Biber, D. (1991). Variation across speech and writing. Cambridge: Cambridge University Press.
Biber, D. (2006). University language: A corpus-based study of spoken and written registers (Vol. 23).
John Benjamins.
Biber, D., Conrad, S., Reppen, R., Byrd, P., Helt, M., Clark, V., Cortes, V., Csomay, E., & Urzua, A. (2004).
Representing language use in the university: Analysis of the TOEFL 2000 Spoken and Written Academic
Language Corpus. Test of English as a Foreign Language. ETS Research Report RM-04–03.
Biber, D., & Gray, B. (2013). Discourse characteristics of writing and speaking task types on the TOEFL
iBT® test: A lexico-grammatical analysis.
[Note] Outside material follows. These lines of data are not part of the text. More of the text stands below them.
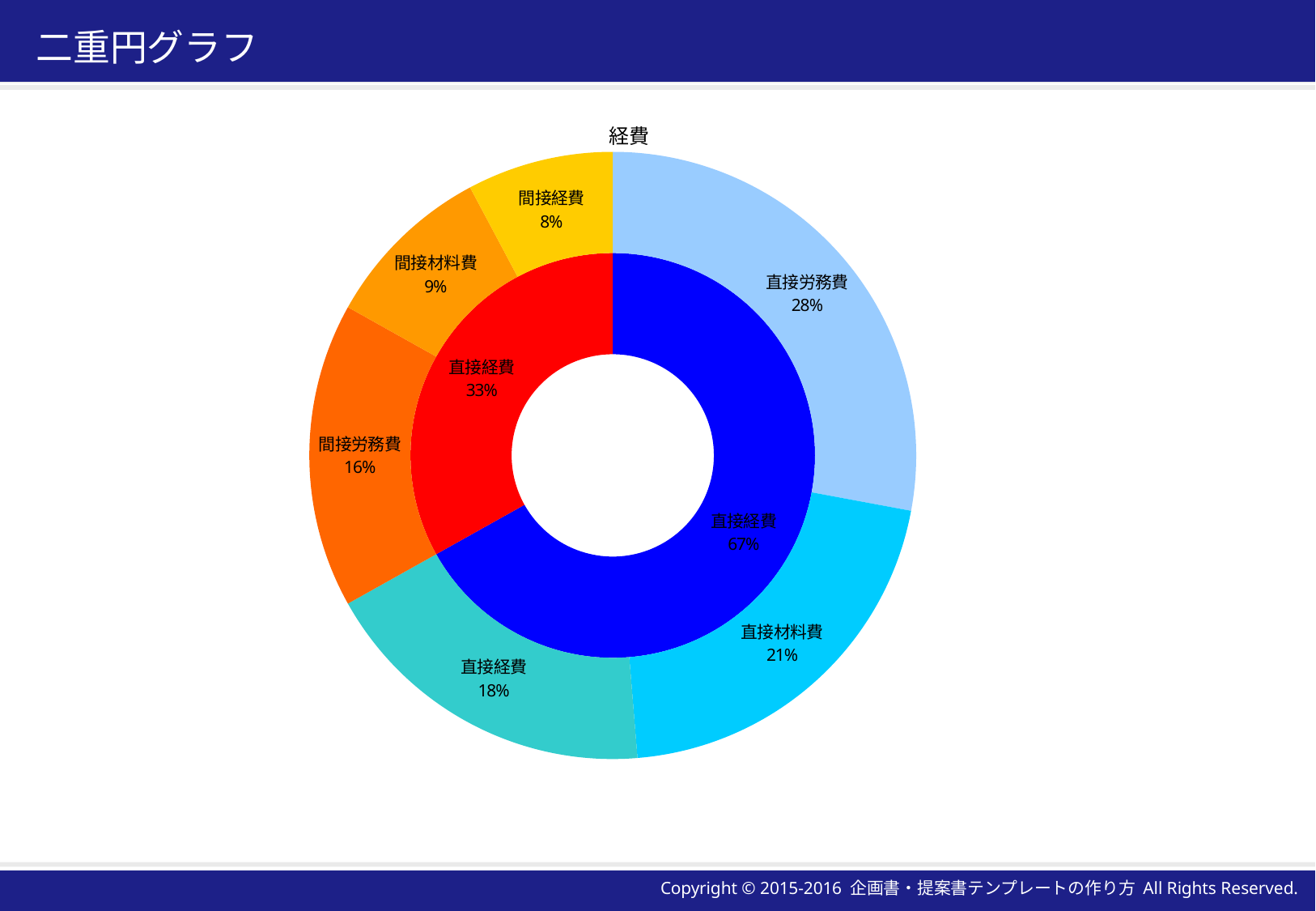
How many segments are in the outer ring? 6 What percentage is shown for 直接材料費 in the outer ring? 21% What kind of chart is shown on the slide? Doughnut chart (double ring) What percentage is shown for 間接材料費 in the outer ring? 9% What percentage is shown for the blue segment of the inner ring? 67% What is the title of the chart? 経費 What percentage is shown for 直接労務費 in the outer ring? 28% What percentage is shown for 間接経費 in the outer ring? 8% What is the difference in percentage points between 直接労務費 and 直接材料費 in the outer ring? 7 Which category in the outer ring has the smallest share? 間接経費 Which category in the outer ring has the largest share? 直接労務費 What percentage is shown for 間接労務費 in the outer ring? 16%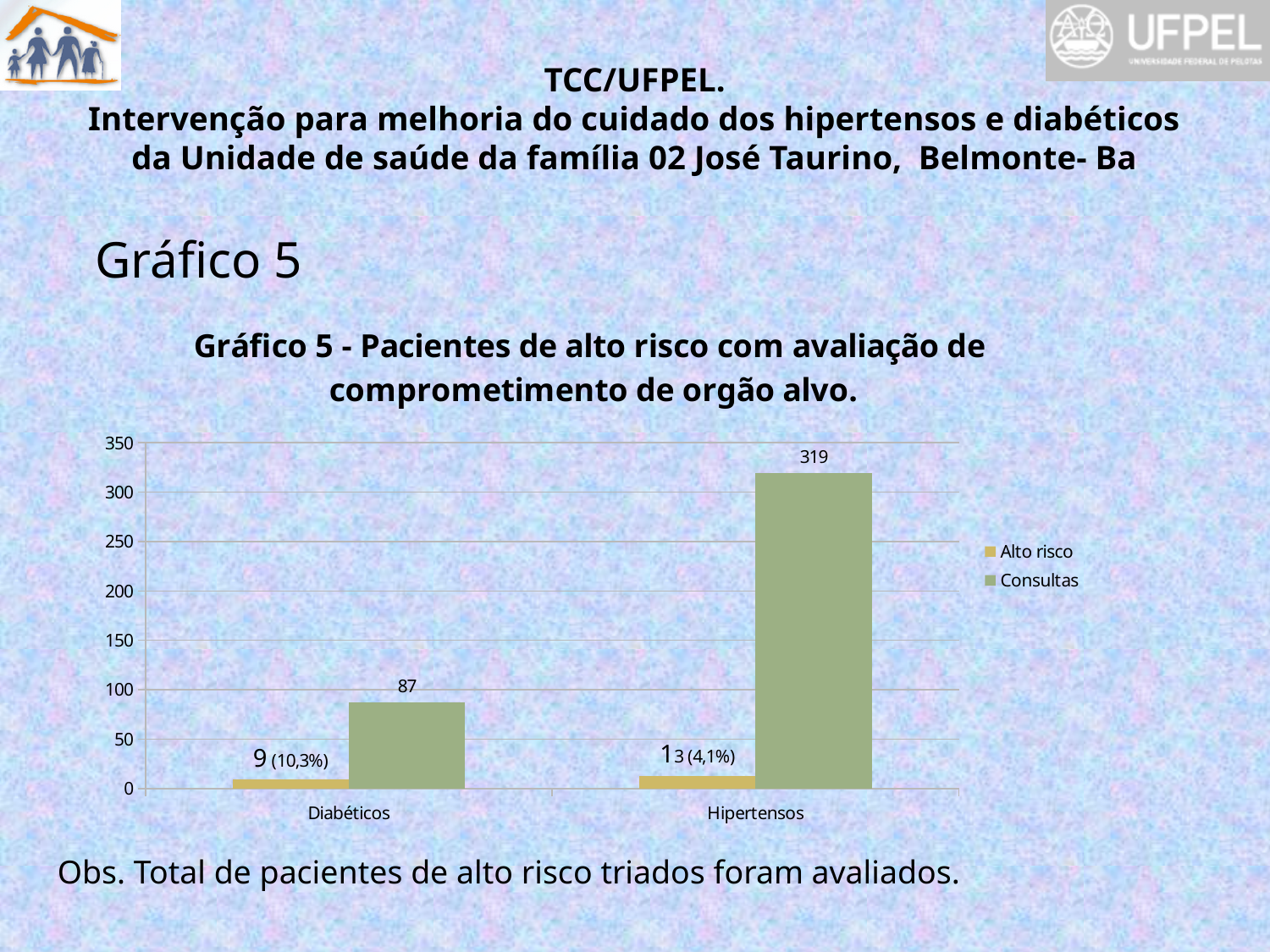
What is the difference between Consultas for Hipertensos and Consultas for Diabéticos? 232 How many series does the legend list? 2 What is the value of Alto risco for Hipertensos? 13 (4,1%) How many categories are shown on the x axis? 2 What is the title of the chart? Gráfico 5 - Pacientes de alto risco com avaliação de comprometimento de orgão alvo. What is the value of Alto risco for Diabéticos? 9 (10,3%) What is the value of Consultas for Diabéticos? 87 Which is larger: Consultas for Diabéticos or Alto risco for Hipertensos? Consultas for Diabéticos Is the Consultas value for Hipertensos greater or less than 300? greater What is the value of Consultas for Hipertensos? 319 Which category has the highest Consultas value? Hipertensos What type of chart is shown on the slide? bar chart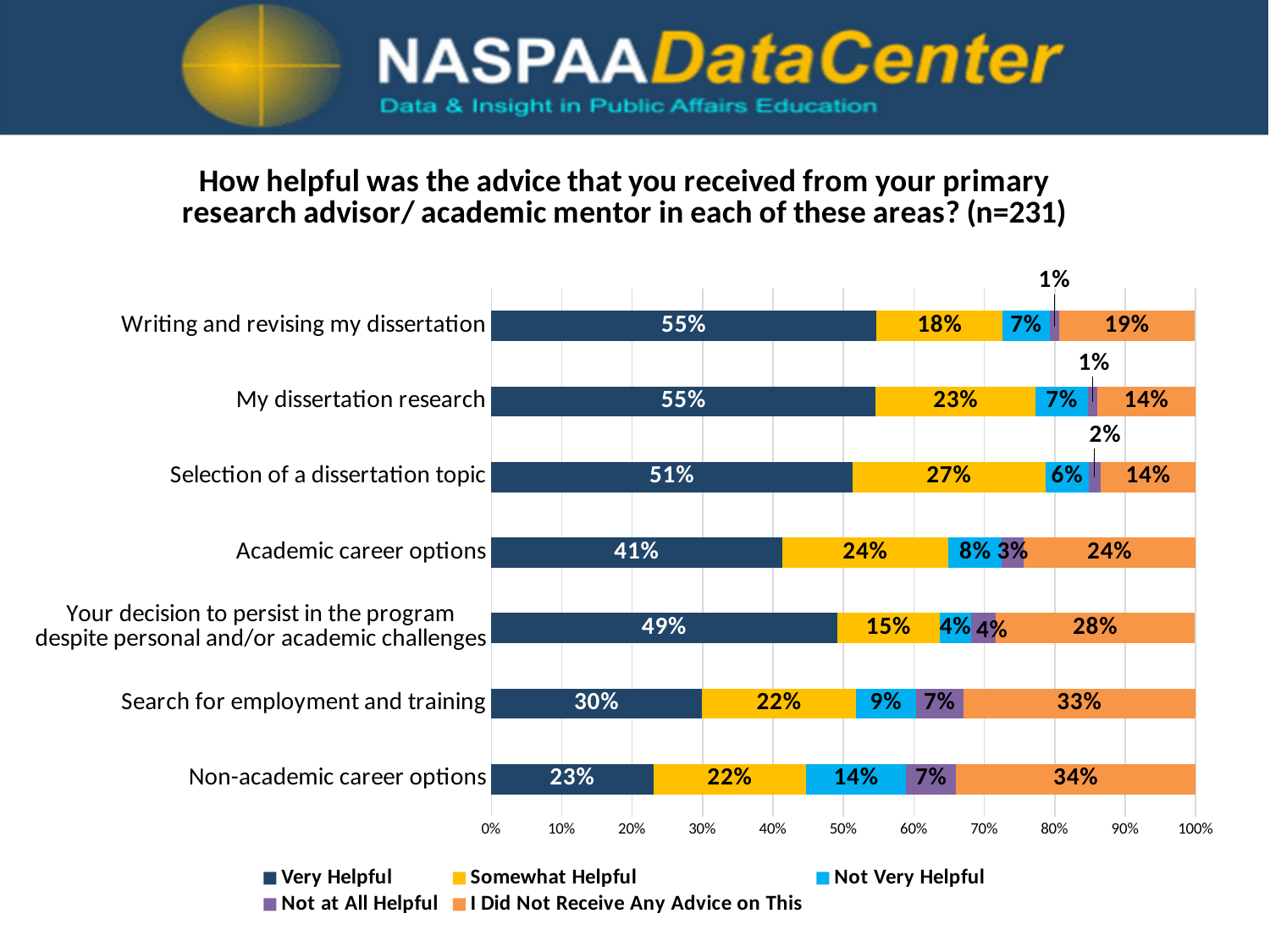
What is the 'Not at All Helpful' value for 'Search for employment and training'? 7% Which has a larger 'Somewhat Helpful' value: 'Academic career options' or 'Search for employment and training'? Academic career options What percentage of respondents found advice on 'Writing and revising my dissertation' Very Helpful? 55% What kind of chart is shown on the slide? Stacked bar chart What is the 'I Did Not Receive Any Advice on This' value for 'Non-academic career options'? 34% What is the difference between the 'Very Helpful' values for 'Writing and revising my dissertation' and 'Non-academic career options'? 32 percentage points Which category has the highest 'Somewhat Helpful' percentage? Selection of a dissertation topic What is the 'Somewhat Helpful' value for 'Selection of a dissertation topic'? 27% Which legend entry is shown in orange? I Did Not Receive Any Advice on This How many categories (areas of advice) are plotted on the chart? 7 Which category has the lowest 'Very Helpful' percentage? Non-academic career options How many series does the legend list? 5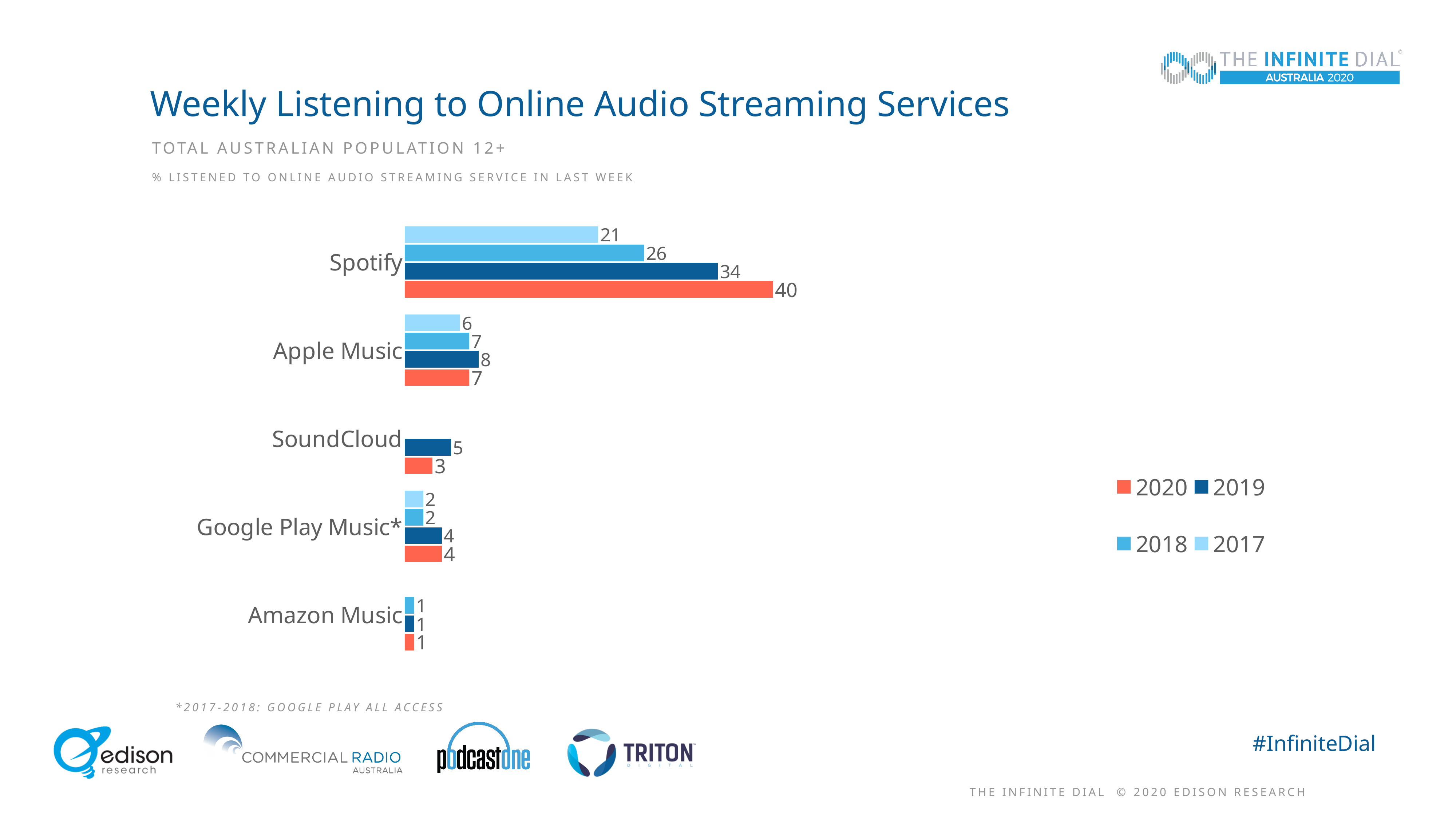
What is the 2020 value for Spotify? 40 What is the 2019 value for Apple Music? 8 How many services are shown on the chart? 5 What is the 2020 value for SoundCloud? 3 Do Spotify's values rise or fall from 2017 to 2020? Rise Which service has the lowest 2020 value? Amazon Music Which is larger for Apple Music: the 2019 value or the 2020 value? 2019 What is the 2017 value for Spotify? 21 How many series does the legend list? 4 Which service has the highest 2020 value? Spotify What is the difference between Spotify's 2020 and 2019 values? 6 What kind of chart is shown on the slide? Bar chart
ETS Research Report Series, 2013(1).
Graesser, A. C., McNamara, D. S., Louwerse, M. M., & Cai, Z. (2004). Coh-Metrix: Analysis of text on
cohesion and language. Behavior research methods, instruments, & computers, 36(2), 193–202.
McNamara, D. S., & Graesser, A. C. (2012). Coh-Metrix: An automated tool for theoretical and applied
natural language processing. In P. M. McCarthy & C. Boonthum (Eds.), Applied natural language
processing: Identification, investigation and resolution (pp. 188–205). Hershey, PA: IGI Global.